## [WHAT IS NEEDED]
Reproduce word for word the passage of the photography gear text below, from "I am what you" to "when shooting weddings.".

PROVIDED TEXT below:

I am what you would consider a gear nut. I love trying out new gear, techniques, and different uses of everyday things to see how (and if) they can be used in my photography. I get asked about my gear quite often by artists looking to capture most weddings.
When purchasing gear, I have a few things in mind. Quality, portability, and low light capability. I need to be able to break it down and put it back up fast, I hike into elopements and engagement sessions and like to use multiple backdrops for portraits when shooting weddings.
Most of the things I share will have been after many trials and errors with other products. So I will try to list why I chose one over the other.
Also, I am in no way paid or endorsed by any of the listed products.
My Main Gear:
This article isn’t a Nikon vs. Canon thing. My husband initially bought me a Nikon D80 to play around with. As I grew in skill, I upgraded my camera bodies from D80, D7000, D610, and now the D750. I kept all my lenses and other gear as I grew.
The low light capability and fast focusing speed of the D750 is what got me. I wanted a second full frame camera to capture weddings just in case my D610 decided to fail mid-season.
After some research, a fantastic deal from a local photographer switching brands came up, and I nabbed it. I will make it known that I have never bought a brand new camera (other than the D80).

End of PROVIDED TEXT.
RECORDS PROVIDED below:

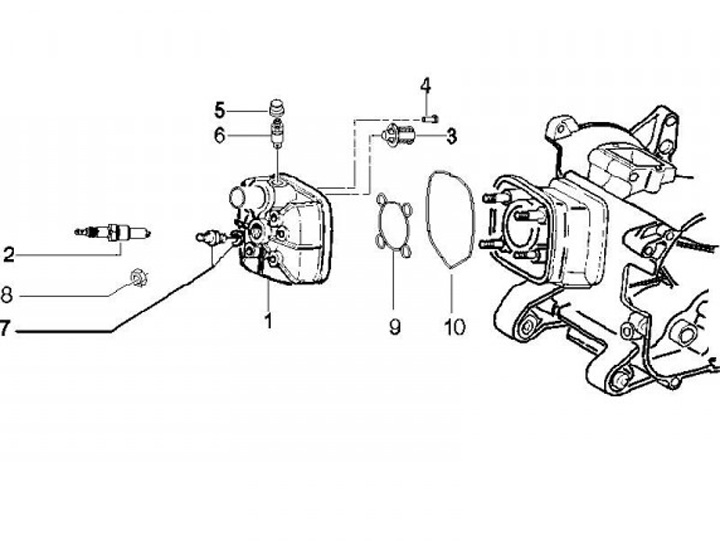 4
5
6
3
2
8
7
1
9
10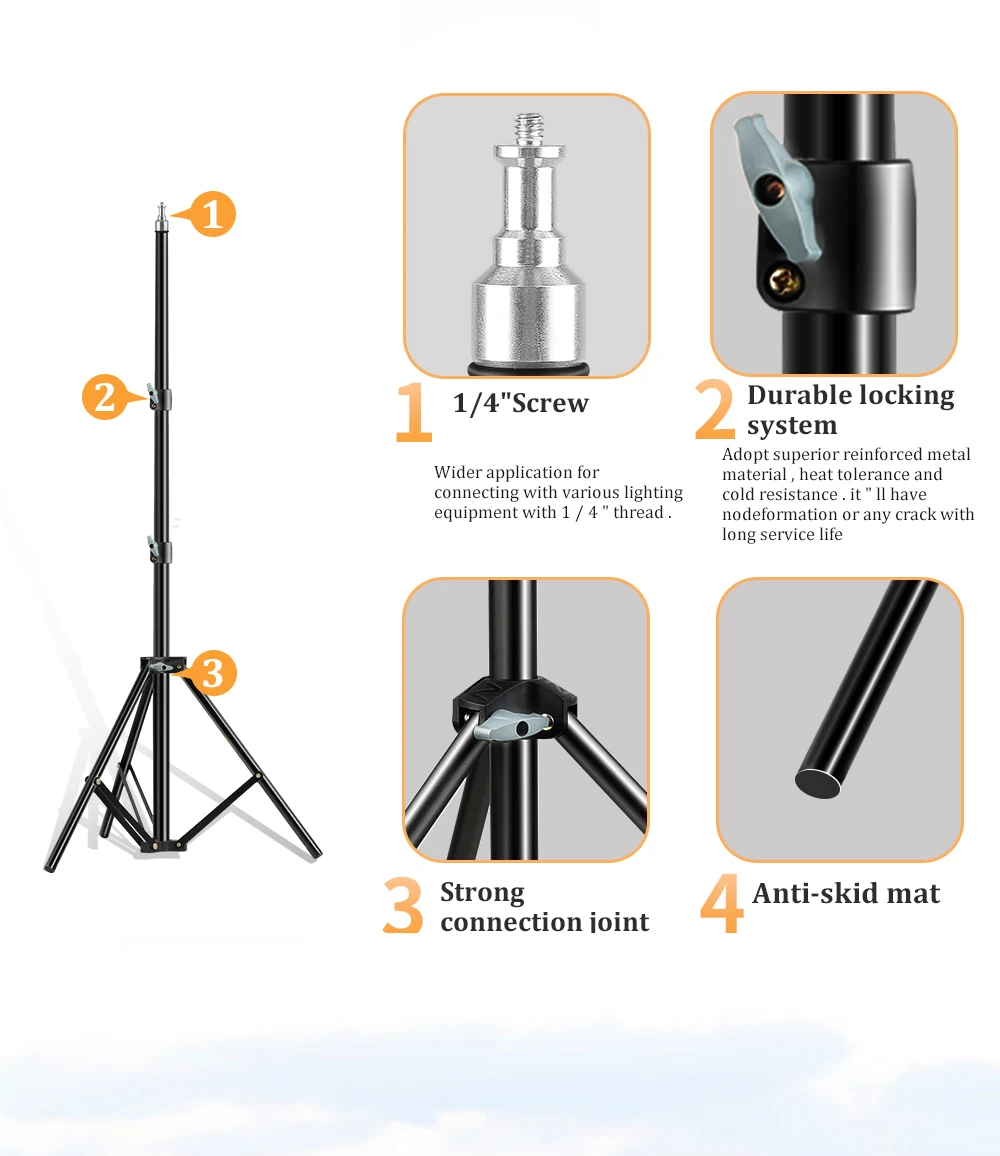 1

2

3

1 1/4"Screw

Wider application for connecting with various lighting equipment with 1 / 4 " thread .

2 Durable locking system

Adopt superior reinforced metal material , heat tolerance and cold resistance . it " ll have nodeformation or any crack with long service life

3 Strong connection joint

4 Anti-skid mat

End of RECORDS PROVIDED.

## [OUTPUT]
I am what you would consider a gear nut. I love trying out new gear, techniques, and different uses of everyday things to see how (and if) they can be used in my photography. I get asked about my gear quite often by artists looking to capture most weddings.
When purchasing gear, I have a few things in mind. Quality, portability, and low light capability. I need to be able to break it down and put it back up fast, I hike into elopements and engagement sessions and like to use multiple backdrops for portraits when shooting weddings.